Big brains or big guts: Choose one

Posted on September 4, 2019

A global study compared 2,062 birds found that in highly variable environments, birds tend to have either larger or smaller brains relative to their body size. It was found that birds with relatively smaller brains tended to use ecological strategies that are not available to big-brained counterparts. Instead of relying on gray matter to survive, these birds tend to have larger bodies, eat relatively available food and make many babies.

It was further found that resident species with intermediate brain sizes are almost completely absent from high altitude (colder and more climatically variable) environments. The species that don’t go all in on either of the extreme strategies are forced to migrate to more benign climates during the winter.
Researchers further found that having large brain is typically associated with strong energetic demands and a slower life history. Free from these constraints, species with small brains can exhibit traits and lifestyles that are never seen in larger-brained ones.

As the brain is such a costly organ to develop and maintain, biologists have long been interested in understanding how large brain size – in all species could have evolved. One hypothesis is based around the idea that one of the main advantages of possessing a big brain is that it allows for higher degrees of behavioural flexibilities. Flexibilities comes with the ability to respond to different conditions – such as wide swings in temperature, or changes in food availability.

Fristoe and Botero’s new study is different as it looks at the full distribution of brain sizes across environments, allowing them to test if the different sizes are over or under-represented. Excluding contributions from migrants, the birds that live in polar or temperate environments only during more favourable times of the year – researchers found that in high altitudes, bird brain size appears to be bimodal. This morphological pattern means that bird brains are significantly larger or smaller, compared to body size.
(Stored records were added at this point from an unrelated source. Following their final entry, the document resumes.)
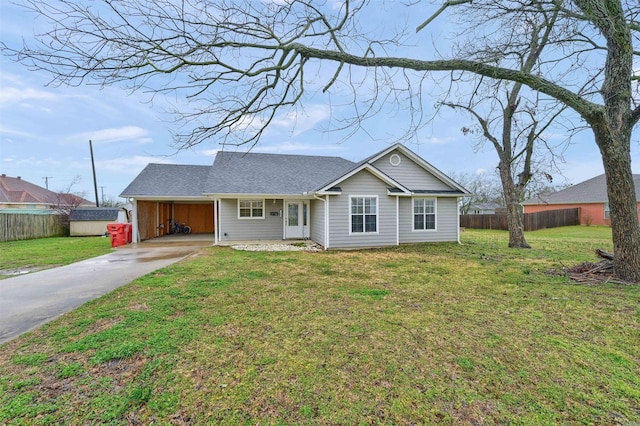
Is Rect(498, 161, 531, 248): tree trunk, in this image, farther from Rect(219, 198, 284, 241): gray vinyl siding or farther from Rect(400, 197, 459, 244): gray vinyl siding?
Rect(219, 198, 284, 241): gray vinyl siding

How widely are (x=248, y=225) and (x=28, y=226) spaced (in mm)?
13337

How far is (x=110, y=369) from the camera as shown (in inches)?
114

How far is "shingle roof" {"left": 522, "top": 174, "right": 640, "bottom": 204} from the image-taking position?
25.5 meters

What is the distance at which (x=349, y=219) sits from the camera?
39.5 ft

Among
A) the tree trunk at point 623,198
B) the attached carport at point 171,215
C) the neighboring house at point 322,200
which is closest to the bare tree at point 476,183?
the neighboring house at point 322,200

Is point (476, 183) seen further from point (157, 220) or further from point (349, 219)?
point (157, 220)

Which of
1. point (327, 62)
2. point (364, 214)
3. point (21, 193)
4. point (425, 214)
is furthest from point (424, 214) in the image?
point (21, 193)

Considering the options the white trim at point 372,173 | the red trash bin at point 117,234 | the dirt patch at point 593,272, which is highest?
the white trim at point 372,173

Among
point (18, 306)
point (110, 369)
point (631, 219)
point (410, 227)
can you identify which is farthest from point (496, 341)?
point (410, 227)

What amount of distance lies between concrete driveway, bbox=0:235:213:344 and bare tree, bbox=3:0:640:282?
346 cm

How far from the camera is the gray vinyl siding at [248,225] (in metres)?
13.9

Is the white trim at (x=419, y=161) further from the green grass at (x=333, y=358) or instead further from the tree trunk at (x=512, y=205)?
the green grass at (x=333, y=358)

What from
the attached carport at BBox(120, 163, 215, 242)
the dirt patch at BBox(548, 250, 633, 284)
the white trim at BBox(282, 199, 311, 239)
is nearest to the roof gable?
the white trim at BBox(282, 199, 311, 239)

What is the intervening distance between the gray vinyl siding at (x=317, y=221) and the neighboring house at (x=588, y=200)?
20.3m
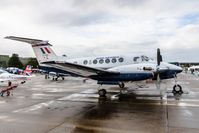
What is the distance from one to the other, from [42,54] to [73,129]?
12.3 meters

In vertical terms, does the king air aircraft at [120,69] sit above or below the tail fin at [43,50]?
A: below

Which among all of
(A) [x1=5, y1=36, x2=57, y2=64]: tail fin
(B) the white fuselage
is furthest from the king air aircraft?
(A) [x1=5, y1=36, x2=57, y2=64]: tail fin

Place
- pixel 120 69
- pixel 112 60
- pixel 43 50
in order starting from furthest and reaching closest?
1. pixel 43 50
2. pixel 112 60
3. pixel 120 69

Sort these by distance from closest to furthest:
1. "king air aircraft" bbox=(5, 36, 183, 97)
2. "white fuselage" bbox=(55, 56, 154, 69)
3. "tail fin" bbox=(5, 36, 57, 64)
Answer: "king air aircraft" bbox=(5, 36, 183, 97) < "white fuselage" bbox=(55, 56, 154, 69) < "tail fin" bbox=(5, 36, 57, 64)

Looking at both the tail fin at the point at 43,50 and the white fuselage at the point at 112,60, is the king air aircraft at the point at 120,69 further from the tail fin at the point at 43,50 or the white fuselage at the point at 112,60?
the tail fin at the point at 43,50

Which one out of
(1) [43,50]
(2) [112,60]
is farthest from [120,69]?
(1) [43,50]

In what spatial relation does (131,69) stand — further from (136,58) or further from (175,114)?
(175,114)

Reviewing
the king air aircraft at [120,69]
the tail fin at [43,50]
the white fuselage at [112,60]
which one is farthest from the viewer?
the tail fin at [43,50]

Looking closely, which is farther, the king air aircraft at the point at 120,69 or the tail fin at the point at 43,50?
the tail fin at the point at 43,50

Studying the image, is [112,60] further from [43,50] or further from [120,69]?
[43,50]

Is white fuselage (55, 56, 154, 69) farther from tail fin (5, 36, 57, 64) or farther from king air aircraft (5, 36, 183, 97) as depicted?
tail fin (5, 36, 57, 64)

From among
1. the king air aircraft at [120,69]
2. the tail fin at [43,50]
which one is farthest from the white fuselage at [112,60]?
the tail fin at [43,50]

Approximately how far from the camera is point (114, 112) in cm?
953

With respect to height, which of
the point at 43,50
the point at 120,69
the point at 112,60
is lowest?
the point at 120,69
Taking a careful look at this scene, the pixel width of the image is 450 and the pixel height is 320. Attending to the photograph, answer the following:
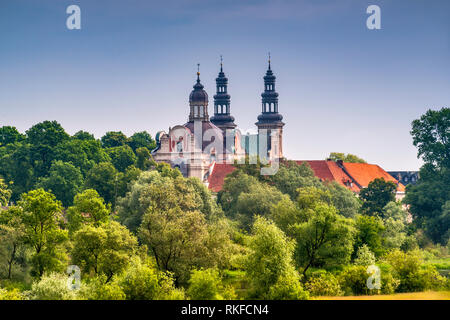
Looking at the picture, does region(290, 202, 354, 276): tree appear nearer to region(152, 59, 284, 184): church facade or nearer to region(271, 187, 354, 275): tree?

Researchers found that small-brained species in these environments employ strategies that are unachievable with a large brain. They can persist by foraging on readily available but difficult to digest resources like dormant plant buds, the needles of conifers or even twigs. These species also have high reproductive rates, allowing their populations to recover from high mortality during challenging conditions.

Overall, brains are not evolving in isolation – they are part of a broader suite of adaptations that help organisms be successful in their lives. Given that our own specifies uses our brain to cope with these changes, it is not surprising that we exhibit a bias towards thinking about environmental variability as a force that drives the expansion of brain size.